We minimize the cost function using Bayesian optimization [23]. The optimization is initialized by evaluating the cost function at 20 points which are sampled within the bounds (Table 1) using Latin hypercube sampling. After initialization, the optimal parameter values (Table 1) are obtained after 9 iterations of the algorithm. Figure 3A exhibits the fitted footprint area against the experimental data. The model fit is in a good agreement with the data even though at the late time points the model shows saturating behavior that is not present in the real data. This slight disagreement suggests that there is some fraction of cells in a metabolic state which is not included in the model. However, the calibrated model does not only fit well to the wild type data but is also in an excellent agreement with two replicates of our petite strain validation data (see red curves in Fig. 3A). The third replicate can clearly be seen as an outlier and may indicate a low efficiency of biomass production [20] described in the model by the yield parameter γ1. Based on the good fits, we conclude here that our model successfully captures essential dynamics also with respect to the colony size over time.

Fig. 3
figure 3

The calibration of the spatial framework and predictions on the colony morphology and colony composition. The colony composition is illustrated for a quarter colony which contains full information of the symmetric colony. a Simulated colony footprint areas for wild type and petite strain are plotted using black and red dashed lines, respectively. Experimental data from wild type and petite strains (three replicates from both strains) are plotted using black and red solid lines, respectively. The black arrow indicates the wild type replicate which was used to calibrate the model. The data from the petite strain is used only for validation purposes. b Isosurface illustration of the simulated colony shape and cell state composition at time 121 hours. c Simulated cell state and nutrient distributions for wild type and petite strains at time 121 hours illustrated using heatmaps. The shown vertical slice is located in the middle of the colony. d Simulated time-evolution of all model component all total cell mass at different spatial locations. The exact coornitates (in mm) for illustrated point are (1,1,1),(0.1,0.1,1.0),(0.1,1.5,0.2), and (0.1,0.1,0.1) (starting from the upper row)

Predicting nutrient and metabolic state distributions

The calibrated model provides us with rich information about the spatial organization within the colony as well as the colony morphology over time. Figure 3B illustrates the colony shape and cell state composition at 121 hours. In our data-driven simulation, we observe three distinct regions in which the different cell states are concentrated. The cells in glucose state are present mainly close to the agar, the cells growing on ethanol are located in the middle of the colony, and, in the upper part the colony, we see a high concentration of cells in quiescent state.

A more detailed view on the spatial organization within the colony is given in Fig. 3C which shows the simulated cell state and nutrient distributions for wild type and petite strains in the middle of the colony at time 121 hours. The nutrient distributions show that glucose is mainly present close to the agar and this indicates that most of the glucose growth and consumption occur in this region. Further, the ethanol distributions show that the ethanol level is much higher in case of the petite strain due to lacking consumption. The snapshot distributions for wild type and petite strains look quite similar but essential differences become visible when we observe the time-evolution of model components at different spatial locations (Fig. 3D). Besides the differing ethanol dynamics for wild type and petite strains, also the cell state dynamics differ notably at many spatial locations. The driver for these differences is the growth in the ethanol state which on its behalf affect the switching between the different metabolic states.

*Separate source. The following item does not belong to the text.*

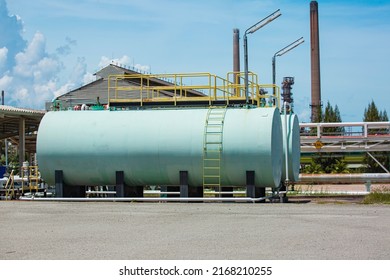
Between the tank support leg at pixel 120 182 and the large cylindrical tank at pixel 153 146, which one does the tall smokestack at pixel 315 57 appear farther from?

We introduced here a novel coarse-grained multiscale model for yeast colony formation demonstrated how computational modeling can be used to integrate experimental information across scales. In particular, we used here growth measurements in homogenous fluid medium to first infer statistically the growth and cell state transition dynamics. For this purpose, we constructed 3 alternative microenvironment models with respect to cell state transitions (Fig. 1C) and implemented rather simple mass action like behavior allowing for efficient model identification. Interestingly, our unbiased approach supports the current biological perspective of the diauxic shift which assumes that cells reach quiescence through the ethanol state [7, 18] by the identification of model H2.

We subsequently used the microenvironment model in our spatially coarse-grained framework to investigate the impact of metabolic coupling on colony formation. Our coarse-grain approximation can be considered as a compromise between agent based modeling of individual cells typically based on many unknown parameters and continuum strategies by computational expensive partial differential equations. In particular, the coarse-grained cubes allowed the direct incorporation of the inferred microenvironment model and information flux based coupling between neighboring cubes enabled efficient parameter calibration by Bayesian optimization in a data-driven manner. While data-driven model parameterization would be also possible for the other spatial modeling strategies by means of exhaustive parameters sweeps, our approach can save a notable amount of computational resources and increase accuracy by Bayesian optimization. The role of this efficient optimization technique will become even more important when rich data across the scales becomes available and a larger fraction of model parameters can be calibrated together with the spatial parameters.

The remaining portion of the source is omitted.